»»

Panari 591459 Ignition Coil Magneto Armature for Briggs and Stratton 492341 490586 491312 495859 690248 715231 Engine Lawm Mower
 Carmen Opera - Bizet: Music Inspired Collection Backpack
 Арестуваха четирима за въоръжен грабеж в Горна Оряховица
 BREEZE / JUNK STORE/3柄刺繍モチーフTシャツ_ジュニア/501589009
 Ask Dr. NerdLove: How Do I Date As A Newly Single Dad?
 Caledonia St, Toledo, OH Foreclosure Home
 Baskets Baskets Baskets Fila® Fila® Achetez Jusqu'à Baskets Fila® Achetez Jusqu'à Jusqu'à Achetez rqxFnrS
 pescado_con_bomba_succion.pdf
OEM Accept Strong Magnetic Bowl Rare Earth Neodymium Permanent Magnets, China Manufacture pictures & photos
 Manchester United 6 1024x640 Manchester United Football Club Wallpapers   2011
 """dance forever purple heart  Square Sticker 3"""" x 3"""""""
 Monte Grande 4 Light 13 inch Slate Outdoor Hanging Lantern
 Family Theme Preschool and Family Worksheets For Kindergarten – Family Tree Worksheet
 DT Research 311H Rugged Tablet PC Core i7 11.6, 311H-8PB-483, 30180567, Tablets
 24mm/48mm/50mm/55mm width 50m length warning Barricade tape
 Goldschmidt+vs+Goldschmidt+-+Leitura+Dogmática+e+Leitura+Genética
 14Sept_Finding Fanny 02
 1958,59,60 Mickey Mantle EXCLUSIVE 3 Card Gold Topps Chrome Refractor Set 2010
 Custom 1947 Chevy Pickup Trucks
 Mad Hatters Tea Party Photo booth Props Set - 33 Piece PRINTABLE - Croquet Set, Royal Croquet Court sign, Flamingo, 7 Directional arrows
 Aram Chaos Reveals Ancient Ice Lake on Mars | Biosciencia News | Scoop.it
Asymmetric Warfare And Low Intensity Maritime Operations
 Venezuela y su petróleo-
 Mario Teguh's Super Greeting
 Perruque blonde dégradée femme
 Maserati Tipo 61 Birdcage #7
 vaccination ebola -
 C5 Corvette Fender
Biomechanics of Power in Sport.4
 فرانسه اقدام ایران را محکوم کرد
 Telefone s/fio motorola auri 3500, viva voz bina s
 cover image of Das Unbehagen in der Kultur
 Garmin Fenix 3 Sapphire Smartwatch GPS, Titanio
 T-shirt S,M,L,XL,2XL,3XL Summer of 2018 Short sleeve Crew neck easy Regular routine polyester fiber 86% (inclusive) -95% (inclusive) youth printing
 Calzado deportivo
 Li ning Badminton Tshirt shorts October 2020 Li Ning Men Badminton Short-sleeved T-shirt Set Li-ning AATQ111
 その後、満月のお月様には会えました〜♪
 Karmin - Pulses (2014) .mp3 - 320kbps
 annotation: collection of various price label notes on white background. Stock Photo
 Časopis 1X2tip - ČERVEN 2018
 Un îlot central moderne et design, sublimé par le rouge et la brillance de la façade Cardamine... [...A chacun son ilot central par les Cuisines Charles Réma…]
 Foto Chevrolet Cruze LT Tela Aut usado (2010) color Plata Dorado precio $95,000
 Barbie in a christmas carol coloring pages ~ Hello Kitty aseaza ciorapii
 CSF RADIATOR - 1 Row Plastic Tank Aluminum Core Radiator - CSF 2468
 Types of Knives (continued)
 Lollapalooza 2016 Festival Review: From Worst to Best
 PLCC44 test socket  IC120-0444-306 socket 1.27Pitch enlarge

««

Work required:
A single number is the answer: how many lines of the material contain "shirt"?

Result of this exercise:
2